Americans vote at a polling station in Hermosa Beach, California during US midterm elections on Tuesday. Photo: Mark Ralston/AFP/Getty Images
Americans vote at a polling station in Hermosa Beach, California during US midterm elections on Tuesday. Photo: Mark Ralston/AFP/Getty Images

The Democrats’ top cybersecurity boss said he cannot guarantee the midterm elections earlier this week were hack-free.

“Good news is we didn’t hear very much on that day,” said Raffi Krikorian, the chief technology officer of the Democratic National Committee, on Thursday. “But remember, any sophisticated attack is not something we’re going to detect today. It’s something we’re going to detect a few days from now, or a few weeks … or a few months from now, as we go through our logs and try to understand what really happened.”

Krikorian made his first public remarks since the US midterms at the annual Web Summit tech event in Lisbon, Portugal.

Krikorian leads a team of 35 technology and security specialists tasked with protecting the Democrats and the party’s tech infrastructure. He was previously a top executive at Uber and pioneered self-driving technology at the ride-sharing company. Prior to Uber, he worked as a top engineering executive at Twitter (TWTR).

“As far as we can tell, no one had a [cybersecurity] incident. But remember, we’re also dealing with an infrastructure that’s super rickety. We’re dealing with foreign interference of well-funded actors that we’ll probably never detect.
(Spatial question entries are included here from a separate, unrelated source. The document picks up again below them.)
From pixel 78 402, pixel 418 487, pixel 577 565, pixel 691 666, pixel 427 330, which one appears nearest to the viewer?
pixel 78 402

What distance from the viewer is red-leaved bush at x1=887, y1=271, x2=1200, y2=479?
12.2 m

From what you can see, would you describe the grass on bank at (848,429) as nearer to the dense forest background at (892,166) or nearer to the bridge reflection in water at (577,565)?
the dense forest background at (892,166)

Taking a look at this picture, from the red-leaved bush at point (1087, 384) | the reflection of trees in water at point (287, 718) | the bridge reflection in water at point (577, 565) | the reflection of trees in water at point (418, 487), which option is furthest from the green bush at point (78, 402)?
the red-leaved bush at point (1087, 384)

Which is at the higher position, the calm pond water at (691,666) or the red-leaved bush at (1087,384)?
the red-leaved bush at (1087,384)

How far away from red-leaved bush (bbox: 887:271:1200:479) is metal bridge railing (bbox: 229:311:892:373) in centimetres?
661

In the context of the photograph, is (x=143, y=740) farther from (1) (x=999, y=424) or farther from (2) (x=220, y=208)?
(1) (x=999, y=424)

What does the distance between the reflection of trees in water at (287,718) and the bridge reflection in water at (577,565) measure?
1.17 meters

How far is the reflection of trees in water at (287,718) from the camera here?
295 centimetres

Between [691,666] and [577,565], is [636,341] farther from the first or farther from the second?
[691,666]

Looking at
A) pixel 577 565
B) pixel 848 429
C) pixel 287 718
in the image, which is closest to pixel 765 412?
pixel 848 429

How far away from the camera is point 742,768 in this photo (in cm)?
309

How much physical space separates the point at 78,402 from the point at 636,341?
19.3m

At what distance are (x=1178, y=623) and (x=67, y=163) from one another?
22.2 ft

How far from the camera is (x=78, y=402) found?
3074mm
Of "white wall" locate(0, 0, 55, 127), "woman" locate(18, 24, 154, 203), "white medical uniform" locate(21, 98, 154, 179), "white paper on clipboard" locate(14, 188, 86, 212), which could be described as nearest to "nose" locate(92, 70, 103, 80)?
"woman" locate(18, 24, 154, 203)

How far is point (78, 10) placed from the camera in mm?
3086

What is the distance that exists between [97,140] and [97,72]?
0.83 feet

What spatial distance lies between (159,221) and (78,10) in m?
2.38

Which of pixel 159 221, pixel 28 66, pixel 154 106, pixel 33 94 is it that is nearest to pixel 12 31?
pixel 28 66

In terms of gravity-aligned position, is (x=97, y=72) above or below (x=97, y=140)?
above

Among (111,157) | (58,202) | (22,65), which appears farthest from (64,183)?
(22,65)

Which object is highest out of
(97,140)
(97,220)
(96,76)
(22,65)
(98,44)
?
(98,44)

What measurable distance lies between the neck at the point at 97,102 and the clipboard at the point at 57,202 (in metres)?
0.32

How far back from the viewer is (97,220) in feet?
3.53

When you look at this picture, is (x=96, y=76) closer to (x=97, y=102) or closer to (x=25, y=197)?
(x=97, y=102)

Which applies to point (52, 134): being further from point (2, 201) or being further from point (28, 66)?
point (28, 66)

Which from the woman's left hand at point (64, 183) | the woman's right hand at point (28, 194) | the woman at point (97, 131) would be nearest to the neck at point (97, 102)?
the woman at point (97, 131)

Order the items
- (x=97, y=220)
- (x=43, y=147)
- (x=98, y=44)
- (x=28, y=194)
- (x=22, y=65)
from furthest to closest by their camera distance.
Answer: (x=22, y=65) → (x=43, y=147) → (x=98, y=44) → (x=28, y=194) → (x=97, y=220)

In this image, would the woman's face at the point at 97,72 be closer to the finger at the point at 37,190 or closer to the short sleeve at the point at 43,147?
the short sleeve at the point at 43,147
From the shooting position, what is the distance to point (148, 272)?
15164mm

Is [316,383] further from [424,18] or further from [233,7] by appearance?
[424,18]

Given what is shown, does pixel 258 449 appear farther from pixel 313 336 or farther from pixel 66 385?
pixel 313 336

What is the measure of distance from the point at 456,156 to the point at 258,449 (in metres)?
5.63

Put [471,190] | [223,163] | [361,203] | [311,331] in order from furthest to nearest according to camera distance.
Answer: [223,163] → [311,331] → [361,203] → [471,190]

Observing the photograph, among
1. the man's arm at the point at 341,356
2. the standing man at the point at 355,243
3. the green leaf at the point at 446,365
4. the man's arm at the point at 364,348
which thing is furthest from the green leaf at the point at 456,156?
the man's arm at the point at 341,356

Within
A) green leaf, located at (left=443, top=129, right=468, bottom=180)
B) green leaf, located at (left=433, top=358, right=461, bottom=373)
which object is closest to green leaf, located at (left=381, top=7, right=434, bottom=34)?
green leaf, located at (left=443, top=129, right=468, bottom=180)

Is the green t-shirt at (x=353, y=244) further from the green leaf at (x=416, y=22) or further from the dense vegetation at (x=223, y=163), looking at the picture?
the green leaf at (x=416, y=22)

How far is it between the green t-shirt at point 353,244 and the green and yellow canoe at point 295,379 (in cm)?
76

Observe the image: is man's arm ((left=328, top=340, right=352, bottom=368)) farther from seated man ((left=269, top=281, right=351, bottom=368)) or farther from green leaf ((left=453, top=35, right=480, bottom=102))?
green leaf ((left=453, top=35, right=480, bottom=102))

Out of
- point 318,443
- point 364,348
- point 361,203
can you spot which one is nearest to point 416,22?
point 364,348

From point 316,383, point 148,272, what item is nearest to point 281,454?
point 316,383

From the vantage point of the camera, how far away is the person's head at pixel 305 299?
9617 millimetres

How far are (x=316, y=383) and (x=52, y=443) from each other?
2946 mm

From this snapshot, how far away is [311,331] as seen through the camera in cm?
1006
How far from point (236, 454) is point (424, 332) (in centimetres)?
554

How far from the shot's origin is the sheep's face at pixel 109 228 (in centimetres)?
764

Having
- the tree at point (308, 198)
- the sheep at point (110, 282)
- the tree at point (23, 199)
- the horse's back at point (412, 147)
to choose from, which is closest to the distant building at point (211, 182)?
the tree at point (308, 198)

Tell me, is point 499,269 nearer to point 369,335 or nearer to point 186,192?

So this is a very complicated landscape,” he said.

“We’re about to start on a whole set of post-mortems, effectively, on just what happened on the days, weeks leading up to election day so we can really understand [if there was a security breach].”

Democrats won a majority in the US House of Representatives on Tuesday while the Republicans increased their majority in the Senate.

The Democrats were especially vigilant about cybersecurity during these midterms following high-profile hacking incidents and disinformation campaigns in the run-up to the 2016 presidential election.

Krikorian previously said he moved from the tech sector into the political sphere after the 2016 election of Donald Trump.

“I just felt that the world was broken and I needed to find a place where I could apply what I’d learned in my previous roles to see if I could make a difference,” he said in a 2017 interview with the MIT Technology Review.

He now says social media companies are not doing enough to protect voters and the democratic process from hackers, foreign interference and disinformation campaigns.

“I don’t believe they’re doing enough now … We’re only 10% down a very long road in order to try to make these platforms secure,” he said, noting he was constantly coordinating with executives at Google (GOOGL), Twitter and Facebook (FB) on cybersecurity issues.

“Transparency is the thing that we need to be pushing more,” he said, adding that he would welcome more regulation of social media companies and more cybersecurity support from the federal government.